Before it could reach her mouth, a sound
echoed from downstairs, one that sent Zepheera’s instincts running high. The
main door of the flat opened and closed, and the stairs began to creak with the
weight of the approaching human.

“Sherlock!”

This voice was all Zepheera had to go by to
determine the temperament of the human drawing near. It was a man, his tone
kind but more than a little annoyed. That was understandable since, given the
brief glance he spared to the kitchen entrance, her captor knew this man.

She took this moment of distraction to make
her move. Tossing her cup aside, she shot to her feet and took off for the side
of the counter closest to the door, slipping behind every instrument she could
until she reached the edge.

“HELP! I’VE BEEN KIDNAPPED BY A
MADMAN–!” she shrieked, cupping her hands into a megaphone to help her
small voice carry, but a pale hand wrapping around her cut her off. Her head,
shoulders, and arms were free of the measured grip surrounding the rest of her,
lifting her away from the ground.

“What–who is that??” Concern
filled the man’s voice as he hurried up the stairs and rounded the corner.
Zepheera’s captor, Sherlock, froze halfway through lifting her to eye level
when the new man came into view.

“What the hell’s going…” The
newcomer trailed off when he noticed what Sherlock had in his grip, and he
stopped to stare. He couldn’t believe what he was seeing, it had to be a trick.
But that notion went flying out the door when the little being spoke.

“Please, I haven’t done anything
wrong!” she implored, relying on the man’s pity much to her distaste.

“Oh, don’t play innocent,” Sherlock
spat, finally losing  patience and
bringing her up to his eyes. “I knew you could speak, but you had
to play your games–!”

“Sherlock, that’s enough!”

The borrower and the human turned to stare at
the other man. His look had hardened, trained only on Sherlock.

“John,” said Sherlock steadily.
“You don’t understand–”

“Sod that!” shot back the blond.
“I’m a doctor, you don’t think I understand how incredibly impossible
she is? Believe me, I get it.
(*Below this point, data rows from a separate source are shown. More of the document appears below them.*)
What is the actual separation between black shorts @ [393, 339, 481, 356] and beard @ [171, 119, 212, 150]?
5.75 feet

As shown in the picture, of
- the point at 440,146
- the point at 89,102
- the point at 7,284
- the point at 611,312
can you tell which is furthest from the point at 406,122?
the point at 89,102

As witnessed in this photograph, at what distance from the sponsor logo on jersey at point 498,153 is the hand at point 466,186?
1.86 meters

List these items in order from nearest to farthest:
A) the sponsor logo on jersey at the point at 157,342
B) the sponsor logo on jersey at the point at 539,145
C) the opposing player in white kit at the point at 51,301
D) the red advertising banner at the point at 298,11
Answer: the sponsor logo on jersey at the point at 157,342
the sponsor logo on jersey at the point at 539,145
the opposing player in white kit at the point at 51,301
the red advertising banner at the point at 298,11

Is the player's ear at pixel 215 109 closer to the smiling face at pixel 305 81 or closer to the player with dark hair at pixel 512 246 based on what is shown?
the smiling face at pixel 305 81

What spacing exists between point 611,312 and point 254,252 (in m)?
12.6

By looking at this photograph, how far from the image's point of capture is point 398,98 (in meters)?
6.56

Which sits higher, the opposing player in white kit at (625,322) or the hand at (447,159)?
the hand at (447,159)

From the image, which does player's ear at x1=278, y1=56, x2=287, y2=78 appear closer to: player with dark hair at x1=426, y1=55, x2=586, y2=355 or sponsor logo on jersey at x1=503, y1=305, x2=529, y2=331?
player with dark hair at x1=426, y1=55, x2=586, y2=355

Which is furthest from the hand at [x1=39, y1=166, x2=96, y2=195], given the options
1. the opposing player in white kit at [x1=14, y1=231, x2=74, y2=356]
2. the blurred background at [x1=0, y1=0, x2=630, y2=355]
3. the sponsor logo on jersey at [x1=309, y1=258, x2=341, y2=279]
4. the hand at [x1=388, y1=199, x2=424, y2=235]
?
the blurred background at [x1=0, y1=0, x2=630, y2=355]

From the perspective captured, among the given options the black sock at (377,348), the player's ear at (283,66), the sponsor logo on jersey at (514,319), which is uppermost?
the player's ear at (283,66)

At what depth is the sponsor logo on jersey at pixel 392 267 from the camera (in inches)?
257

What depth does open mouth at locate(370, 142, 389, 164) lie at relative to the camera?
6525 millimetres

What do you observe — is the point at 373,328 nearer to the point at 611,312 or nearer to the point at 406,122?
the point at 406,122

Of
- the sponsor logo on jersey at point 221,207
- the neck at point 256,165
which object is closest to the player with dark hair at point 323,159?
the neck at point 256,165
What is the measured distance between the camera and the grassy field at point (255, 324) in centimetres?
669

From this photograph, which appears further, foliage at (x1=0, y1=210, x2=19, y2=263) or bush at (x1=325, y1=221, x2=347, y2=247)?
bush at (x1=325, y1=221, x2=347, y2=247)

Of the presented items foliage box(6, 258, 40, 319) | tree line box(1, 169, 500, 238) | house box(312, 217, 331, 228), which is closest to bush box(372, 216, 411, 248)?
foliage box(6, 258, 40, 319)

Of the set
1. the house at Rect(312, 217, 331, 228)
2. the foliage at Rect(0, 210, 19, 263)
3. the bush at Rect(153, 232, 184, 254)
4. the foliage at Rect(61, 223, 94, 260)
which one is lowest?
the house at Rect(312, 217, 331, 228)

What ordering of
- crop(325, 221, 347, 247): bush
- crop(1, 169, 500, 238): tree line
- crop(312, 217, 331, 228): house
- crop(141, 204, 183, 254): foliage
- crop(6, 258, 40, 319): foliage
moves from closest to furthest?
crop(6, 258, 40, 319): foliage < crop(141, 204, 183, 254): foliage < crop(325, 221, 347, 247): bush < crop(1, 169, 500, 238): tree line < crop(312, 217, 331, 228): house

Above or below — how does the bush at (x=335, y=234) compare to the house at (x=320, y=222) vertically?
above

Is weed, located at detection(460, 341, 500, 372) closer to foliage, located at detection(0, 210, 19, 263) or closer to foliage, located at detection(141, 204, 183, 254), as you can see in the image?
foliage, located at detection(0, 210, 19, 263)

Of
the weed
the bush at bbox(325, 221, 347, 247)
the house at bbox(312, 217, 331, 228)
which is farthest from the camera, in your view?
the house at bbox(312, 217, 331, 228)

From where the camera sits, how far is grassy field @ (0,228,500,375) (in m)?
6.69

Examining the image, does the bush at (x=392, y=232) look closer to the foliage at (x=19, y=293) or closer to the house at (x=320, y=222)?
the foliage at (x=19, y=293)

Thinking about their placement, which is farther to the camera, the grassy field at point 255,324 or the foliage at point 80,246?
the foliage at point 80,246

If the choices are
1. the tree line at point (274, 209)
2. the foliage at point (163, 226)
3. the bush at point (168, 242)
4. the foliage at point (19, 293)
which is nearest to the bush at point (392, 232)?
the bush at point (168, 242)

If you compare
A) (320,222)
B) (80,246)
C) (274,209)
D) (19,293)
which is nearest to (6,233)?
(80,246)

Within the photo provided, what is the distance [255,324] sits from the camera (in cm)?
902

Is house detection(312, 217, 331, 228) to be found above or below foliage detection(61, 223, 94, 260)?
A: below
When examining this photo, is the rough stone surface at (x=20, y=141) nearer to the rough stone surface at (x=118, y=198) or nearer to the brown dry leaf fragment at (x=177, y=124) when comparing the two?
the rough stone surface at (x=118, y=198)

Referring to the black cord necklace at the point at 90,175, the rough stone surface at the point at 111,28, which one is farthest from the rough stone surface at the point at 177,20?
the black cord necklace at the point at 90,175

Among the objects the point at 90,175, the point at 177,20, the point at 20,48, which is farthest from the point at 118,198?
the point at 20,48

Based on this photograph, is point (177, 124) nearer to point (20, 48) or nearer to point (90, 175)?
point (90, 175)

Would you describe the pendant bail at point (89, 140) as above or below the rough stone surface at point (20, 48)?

And what I also get is that she is clearly a
sentient person, and you should not be handling her that way.”

A tense silence hung in the air between the
humans, and Zepheera held her breath as her fate was decided for her.

“What would you have me do then,
John?” Sherlock asked quietly, his voice more subdued than his expression.

John sighed, possibly in relief. “Put
her down. Let me see if I can have a look at her, make sure she’s not
hurt.”

With reluctance, Sherlock lowered her back to
the counter, grumpily stomping off to the far corner of the kitchen.

Newly freed, Zepheera looked up at John. Now
she was right back where she started, though hopefully in hands that were more
aware of her, concerned for her.

“Th-thank you,” she stammered,
nodding gratefully up at John.

The human’s mouth twitched briefly, still unsure of what to make of this situation. “Ah. Don’t mention it.”